On Wed, 28 Jun 2017 01:35:18 -0000 "William Mattison" mattison.computer@yahoo.com wrote:
(replying to all three messages)
When I boot, the bios display says it is UEFI. Am I mis-understanding what that means? Am I mis-using the term?
Your system supports efi, but it seems you aren't using it.
My /boot directory has only two sub-directories: "grub" and "grub2", no sub-directory "efi".
Not sure why this is. The fact that you have a grub directory implies to me that you have been upgrading this system for a while. I don't have a grub directory in /boot, since it is legacy and deprecated.
Each of the two sub-directories has a file called "grub.cfg". The two files are identical, except for permissions.
In /etc/fstab, the UUIDs are already correct, based on output by both the blkid command and the lsblk command (which blkid's man page says I really should use instead).
Confirming Joe's comment.
I tried the grub2-mkconfig command in both sub-directories. Then I rebooted. The new menu has Fedora, other Fedora options, Windows 7 (on /dev/sda1), and Windows 7 (on /dev/sda2). Each option appears to boot up correctly, though I did not attempt to actually log in to a windows account.

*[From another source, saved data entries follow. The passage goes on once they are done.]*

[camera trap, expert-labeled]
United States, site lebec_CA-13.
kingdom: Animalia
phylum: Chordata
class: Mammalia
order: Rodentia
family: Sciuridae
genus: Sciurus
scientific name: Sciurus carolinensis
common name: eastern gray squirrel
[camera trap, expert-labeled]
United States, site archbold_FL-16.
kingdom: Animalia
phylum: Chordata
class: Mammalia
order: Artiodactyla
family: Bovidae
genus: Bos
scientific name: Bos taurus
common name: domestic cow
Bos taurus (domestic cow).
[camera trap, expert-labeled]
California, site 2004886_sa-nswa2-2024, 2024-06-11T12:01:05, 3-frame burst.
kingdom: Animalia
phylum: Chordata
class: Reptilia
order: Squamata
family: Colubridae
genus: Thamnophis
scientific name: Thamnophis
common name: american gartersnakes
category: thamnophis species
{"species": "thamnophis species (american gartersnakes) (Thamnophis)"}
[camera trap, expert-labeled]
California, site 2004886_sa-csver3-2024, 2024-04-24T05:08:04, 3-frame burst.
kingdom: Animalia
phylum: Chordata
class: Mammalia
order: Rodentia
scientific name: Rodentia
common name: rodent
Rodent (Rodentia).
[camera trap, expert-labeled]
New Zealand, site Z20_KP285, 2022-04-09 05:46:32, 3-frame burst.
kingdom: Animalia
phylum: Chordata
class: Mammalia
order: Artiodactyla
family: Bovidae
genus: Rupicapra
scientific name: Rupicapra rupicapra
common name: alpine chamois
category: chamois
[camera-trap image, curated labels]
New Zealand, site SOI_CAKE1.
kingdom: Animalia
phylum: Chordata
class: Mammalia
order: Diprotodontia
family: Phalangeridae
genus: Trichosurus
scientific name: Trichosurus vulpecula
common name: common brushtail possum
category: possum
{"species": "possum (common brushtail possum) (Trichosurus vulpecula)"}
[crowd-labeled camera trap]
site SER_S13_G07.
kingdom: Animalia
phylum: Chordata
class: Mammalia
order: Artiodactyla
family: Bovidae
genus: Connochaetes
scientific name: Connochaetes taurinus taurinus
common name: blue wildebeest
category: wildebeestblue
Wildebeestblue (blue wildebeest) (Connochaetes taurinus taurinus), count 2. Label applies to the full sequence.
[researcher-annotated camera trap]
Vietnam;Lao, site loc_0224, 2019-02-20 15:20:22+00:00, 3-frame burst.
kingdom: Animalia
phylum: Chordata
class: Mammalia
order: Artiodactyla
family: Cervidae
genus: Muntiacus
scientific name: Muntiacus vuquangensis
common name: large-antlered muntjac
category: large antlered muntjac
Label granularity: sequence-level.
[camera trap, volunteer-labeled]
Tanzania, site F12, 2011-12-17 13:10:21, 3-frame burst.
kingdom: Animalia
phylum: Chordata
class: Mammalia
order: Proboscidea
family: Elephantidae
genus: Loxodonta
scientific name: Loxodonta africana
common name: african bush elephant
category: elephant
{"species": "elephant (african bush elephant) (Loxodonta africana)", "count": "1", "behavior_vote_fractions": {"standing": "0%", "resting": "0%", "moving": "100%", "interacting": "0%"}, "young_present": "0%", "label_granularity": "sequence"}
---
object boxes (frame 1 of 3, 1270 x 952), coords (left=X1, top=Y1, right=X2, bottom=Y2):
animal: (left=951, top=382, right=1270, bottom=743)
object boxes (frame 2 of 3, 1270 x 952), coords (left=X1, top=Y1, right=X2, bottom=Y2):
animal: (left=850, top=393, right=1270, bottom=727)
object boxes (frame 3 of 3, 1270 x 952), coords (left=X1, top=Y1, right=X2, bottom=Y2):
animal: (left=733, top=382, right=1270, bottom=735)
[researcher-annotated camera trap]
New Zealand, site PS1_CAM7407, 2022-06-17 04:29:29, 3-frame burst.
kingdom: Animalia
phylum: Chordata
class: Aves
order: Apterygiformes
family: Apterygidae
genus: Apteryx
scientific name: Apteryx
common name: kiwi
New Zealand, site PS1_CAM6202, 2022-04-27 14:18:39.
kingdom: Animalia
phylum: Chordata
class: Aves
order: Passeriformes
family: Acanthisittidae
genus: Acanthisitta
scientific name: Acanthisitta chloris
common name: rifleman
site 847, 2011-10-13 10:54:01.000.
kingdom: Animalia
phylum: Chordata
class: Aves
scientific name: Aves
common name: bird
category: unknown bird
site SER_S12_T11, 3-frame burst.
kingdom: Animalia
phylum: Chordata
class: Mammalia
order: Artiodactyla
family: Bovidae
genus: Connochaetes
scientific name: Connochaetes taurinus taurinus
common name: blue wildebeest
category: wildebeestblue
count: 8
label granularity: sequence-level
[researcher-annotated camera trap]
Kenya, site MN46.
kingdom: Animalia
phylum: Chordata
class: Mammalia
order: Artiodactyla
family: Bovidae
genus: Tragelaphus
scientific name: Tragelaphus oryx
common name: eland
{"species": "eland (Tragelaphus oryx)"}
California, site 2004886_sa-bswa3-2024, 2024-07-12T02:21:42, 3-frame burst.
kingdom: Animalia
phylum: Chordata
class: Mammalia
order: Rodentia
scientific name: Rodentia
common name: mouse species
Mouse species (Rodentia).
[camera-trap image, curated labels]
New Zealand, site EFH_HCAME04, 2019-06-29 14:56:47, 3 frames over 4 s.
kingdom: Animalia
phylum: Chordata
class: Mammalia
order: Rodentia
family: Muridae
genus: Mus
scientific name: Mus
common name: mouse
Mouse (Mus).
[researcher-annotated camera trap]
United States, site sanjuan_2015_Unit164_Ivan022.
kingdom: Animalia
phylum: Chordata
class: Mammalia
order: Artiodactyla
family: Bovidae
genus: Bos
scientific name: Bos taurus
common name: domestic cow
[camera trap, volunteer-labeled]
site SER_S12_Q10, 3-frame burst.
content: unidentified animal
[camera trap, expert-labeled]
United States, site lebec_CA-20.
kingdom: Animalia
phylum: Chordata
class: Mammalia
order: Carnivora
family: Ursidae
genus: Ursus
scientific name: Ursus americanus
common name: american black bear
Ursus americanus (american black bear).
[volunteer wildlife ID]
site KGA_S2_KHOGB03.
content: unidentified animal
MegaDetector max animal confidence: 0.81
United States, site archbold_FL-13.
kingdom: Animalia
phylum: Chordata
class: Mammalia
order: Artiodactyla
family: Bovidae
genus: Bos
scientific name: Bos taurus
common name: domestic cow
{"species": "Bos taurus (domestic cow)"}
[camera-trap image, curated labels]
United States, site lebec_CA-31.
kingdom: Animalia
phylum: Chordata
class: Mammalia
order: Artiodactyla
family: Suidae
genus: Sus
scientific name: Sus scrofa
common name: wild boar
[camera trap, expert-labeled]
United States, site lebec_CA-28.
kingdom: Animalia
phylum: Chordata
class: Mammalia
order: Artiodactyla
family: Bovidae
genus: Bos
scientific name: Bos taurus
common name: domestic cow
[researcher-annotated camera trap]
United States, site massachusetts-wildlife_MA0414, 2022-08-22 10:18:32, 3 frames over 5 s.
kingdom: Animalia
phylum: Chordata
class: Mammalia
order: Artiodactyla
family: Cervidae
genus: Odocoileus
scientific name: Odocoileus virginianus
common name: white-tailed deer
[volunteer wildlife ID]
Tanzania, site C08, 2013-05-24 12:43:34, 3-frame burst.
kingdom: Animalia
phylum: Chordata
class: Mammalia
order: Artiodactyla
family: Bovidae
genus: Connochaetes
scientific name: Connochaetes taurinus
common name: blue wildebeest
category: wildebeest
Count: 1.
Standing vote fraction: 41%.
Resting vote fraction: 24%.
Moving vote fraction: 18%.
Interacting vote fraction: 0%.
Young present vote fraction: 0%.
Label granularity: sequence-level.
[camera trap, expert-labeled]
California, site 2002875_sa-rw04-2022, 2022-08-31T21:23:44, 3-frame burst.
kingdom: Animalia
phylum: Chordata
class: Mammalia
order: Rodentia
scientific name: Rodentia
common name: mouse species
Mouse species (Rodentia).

It appears to have worked.
Why are there two menu entries for windows? On this system, sda1 is the master boot record, sda2 is the windows partition.
I don't think the MBR is given a partition assignment. I don't run windows, so I'm unfamiliar with how it is organized, but I seem to recall reading that it can have a backup partition, so one of them might be that.
After signing in to Fedora, I get a crash message saying vmlinuz crashed. I couldn't catch the whole message. Yet the system does seem to work. What's going on?
Try reinstalling the latest kernel, or booting an older kernel. Are there any other messages that would indicate the problem in journalctl -b? It seems that the kernel is having a problem, but it is not fatal. Something misconfigured?